§ **READING PASSAGE**

-- BEGIN --

The Christians were seen as *political subversives* for *refusing to participate in what was considered a *civic duty to the state.* Ceremonies which had, frankly, become associated with state offices. * This doesn't diminish the horrors of the Coliseum, but, frankly, the Christianized Empire didn't see fit to abolish *those* with any great dispatch, either.

One of the reasons Rome was so religiously-tolerant and cosmopolitan was in fact because the state observances had become to an extent *a distant state matter,* as some criticism of the time went. Not to overstate the case, but, from a certain perspective, 'part of the machine,' ...hence the need for fresh practices, and more personal experiences, from the Phyrgian Mother to the 'messianic Isis' to Mithras and Herakles and all the rest.

Still there was seen a deep connection between good observance of the state Gods and the survival of the state and people. In refusing to participate in these, Christians branded themselves as loyal to some 'other' idea of the state, bringing ruin, eating their God, etc, etc.

-- END --

§ **SUPPLIED INFORMATION**
-- BEGIN --

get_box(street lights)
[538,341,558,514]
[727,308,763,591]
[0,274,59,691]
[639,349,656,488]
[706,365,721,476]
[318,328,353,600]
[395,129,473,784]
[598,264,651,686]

-- END --

§ **PROBLEM SET**
1. Answer each question from the passage on Roman religion:
(a) Why were Christians seen as political subversives?
(b) According to some criticism of the time, what had the state observances become?
(c) What was seen as deeply connected to the survival of the state and people?
2. List everything the last paragraph of the passage on Roman religion says Christians branded themselves as, or as doing, by refusing to take part in the state observances.
3. Please carry on the passage on Roman religion from the point where it stops.

§ **RESULTS IN ORDER**
1.
(a) They refused to participate in what was considered a civic duty to the state.
(b) A distant state matter.
(c) Good observance of the state Gods.

2.
- Loyal to some 'other' idea of the state
- Bringing ruin
- Eating their God

3.
Atheists, even: the idea that someone could disbelieve in someone else's Gods, particularly to worship a man, was *alien,* and seen as pretty ridiculous on the face of it, hence we see all the syncretism and speculation on what figure from one culture might be the same as a more familiar one...

Even the Jesus character wasn't executed for religious reasons, but rather for declaring himself the King of a Roman province, in opposition to the one that had a deal with Rome.

A different world, and a different context. Rome had its own internal critics, and some of the rhetorical hyperbole shouldn't be taken as the actual daily lives of the people living there, who might actually seem kind of stuffy to we moderns: their spiritual lives revolving very much around their *household and family Gods,* that we don't hear much about, precisely because it was such a private matter.

They certainly vilified the Druids, unsurprisingly, really, as a source of inter-tribal cohesion outside their 'divide and rule' policies.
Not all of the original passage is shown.